Copyright (c) 1982, 2018, Oracle and/or its affiliates. All rights reserved.
[...]
Connected to: Oracle Database 18c Enterprise Edition Release 18.0.0.0.0 - Production

Job: SYS_EXPORT_TABLE_01
Owner: MARTIN
Operation: EXPORT
Creator Privs: TRUE
GUID: 7CD567F0F8D057DDE0530164A8C0392F
Start Time: Wednesday, 12 December, 2018 19:56:43
Mode: TABLE
Instance: ORCL
Max Parallelism: 4
Timezone: +02:00
Timezone version: 31
Endianness: LITTLE
NLS character set: AL32UTF8
NLS NCHAR character set: AL16UTF16
EXPORT Job Parameters:
Parameter Name Parameter Value:
CLIENT_COMMAND martin directory=exptest
logfile=exp_order_items.log dumpfile=exp_order_items_%U.dmp
parallel=4 tables=soe.order_items
TRACE 0
State: EXECUTING
Bytes Processed: 0
Current Parallelism: 4
Job Error Count: 0
Job heartbeat: 5
Dump File: /u01/data_pump/ORCL/exp_order_items_%u.dmp
Dump File: /u01/data_pump/ORCL/exp_order_items_01.dmp
bytes written: 8,192
Dump File: /u01/data_pump/ORCL/exp_order_items_02.dmp
bytes written: 16,384
Dump File: /u01/data_pump/ORCL/exp_order_items_03.dmp
bytes written: 16,384
Dump File: /u01/data_pump/ORCL/exp_order_items_04.dmp
bytes written: 4,096
Dump File: /u01/data_pump/ORCL/exp_order_items_05.dmp
bytes written: 4,096

Worker 1 Status:
Instance ID: 1
Instance name: ORCL
Host name: server1
Object start time: Wednesday, 12 December, 2018 19:56:46
Object status at: Wednesday, 12 December, 2018 19:56:47
Process Name: DW00
State: WORK WAITING

Worker 2 Status:
Instance ID: 1
Instance name: ORCL
Host name: server1
Object start time: Wednesday, 00 Sat, 0000 0:00:00
Object status at: Wednesday, 12 December, 2018 15
Process Name: DW01
State: WORK WAITING

Worker 3 Status:
Instance ID: 1
Instance name: ORCL
Host name: server1
Object start time: Wednesday, 12 December, 2018 19:56:47
Object status at: Wednesday, 12 December, 2018 19:56:48
Process Name: DW02
State: EXECUTING
Object Schema: SOE
Object Name: ORDER_ITEMS
Object Type: TABLE_EXPORT/TABLE/TABLE_DATA
Completed Objects: 1
Total Objects: 1
Completed Rows: 33,417,535
Worker Parallelism: 3

Worker 4 Status:
Instance ID: 1
Instance name: ORCL
Host name: server1
Access method: direct_path
Object start time: Wednesday, 12 December, 2018 19:56:45
Object status at: Wednesday, 12 December, 2018 19:56:49
Process Name: DW03
State: WORK WAITING

The output is quite interesting.

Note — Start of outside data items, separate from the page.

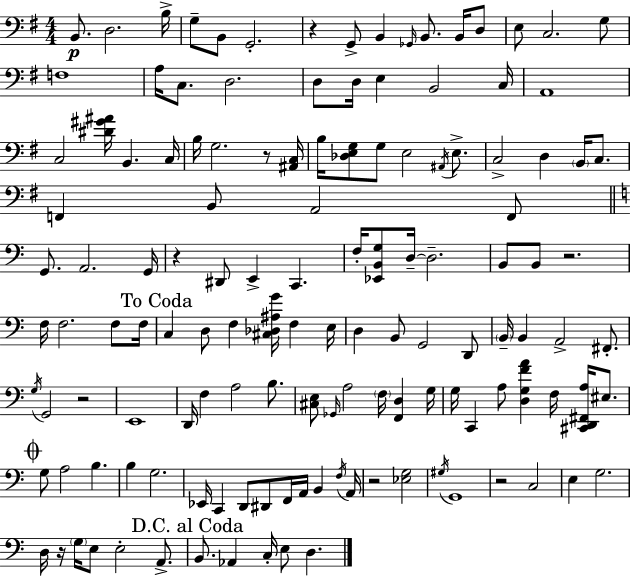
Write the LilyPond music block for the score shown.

{
  \clef bass
  \numericTimeSignature
  \time 4/4
  \key e \minor
  b,8.\p d2. b16-> | g8-- b,8 g,2.-. | r4 g,8-> b,4 \grace { ges,16 } b,8. b,16 d8 | e8 c2. g8 | \break f1 | a16 c8. d2. | d8 d16 e4 b,2 | c16 a,1 | \break c2 <dis' gis' ais'>16 b,4. | c16 b16 g2. r8 | <ais, c>16 b16 <des e g>8 g8 e2 \acciaccatura { ais,16 } e8.-> | c2-> d4 \parenthesize b,16 c8. | \break f,4 b,8 a,2 | f,8 \bar "||" \break \key c \major g,8. a,2. g,16 | r4 dis,8 e,4-> c,4. | f16-. <ees, b, g>8 d16--~~ d2.-- | b,8 b,8 r2. | \break f16 f2. f8 f16 | \mark "To Coda" c4 d8 f4 <cis des ais g'>16 f4 e16 | d4 b,8 g,2 d,8 | \parenthesize b,16-- b,4 a,2-> fis,8.-. | \break \acciaccatura { g16 } g,2 r2 | e,1 | d,16 f4 a2 b8. | <cis e>8 \grace { ges,16 } a2 \parenthesize f16 <f, d>4 | \break g16 g16 c,4 a8 <d g f' a'>4 f16 <cis, d, fis, a>16 eis8. | \mark \markup { \musicglyph "scripts.coda" } g8 a2 b4. | b4 g2. | ees,16 c,4 d,8 dis,8 f,16 a,16 b,4 | \break \acciaccatura { f16 } a,16 r2 <ees g>2 | \acciaccatura { gis16 } g,1 | r2 c2 | e4 g2. | \break d16 r16 \parenthesize g16 e8 e2-. | a,8.-> \mark "D.C. al Coda" b,8. aes,4 c16-. e8 d4. | \bar "|."
}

It confirms that I’m running with parallel 4 and it also shows that only 1 file is really being written to by worker 3. It does so in parallel. If you recall from the ls command earlier, there were 3 files of roughly 1.3 GB each. They surely have been written to by the 3rd worker process.

Summary

I have been able to export a table in parallel using Data Pump, and by doing so I cut the time it took to export the table in half. This is a great feature which I am certainly going to use regularly.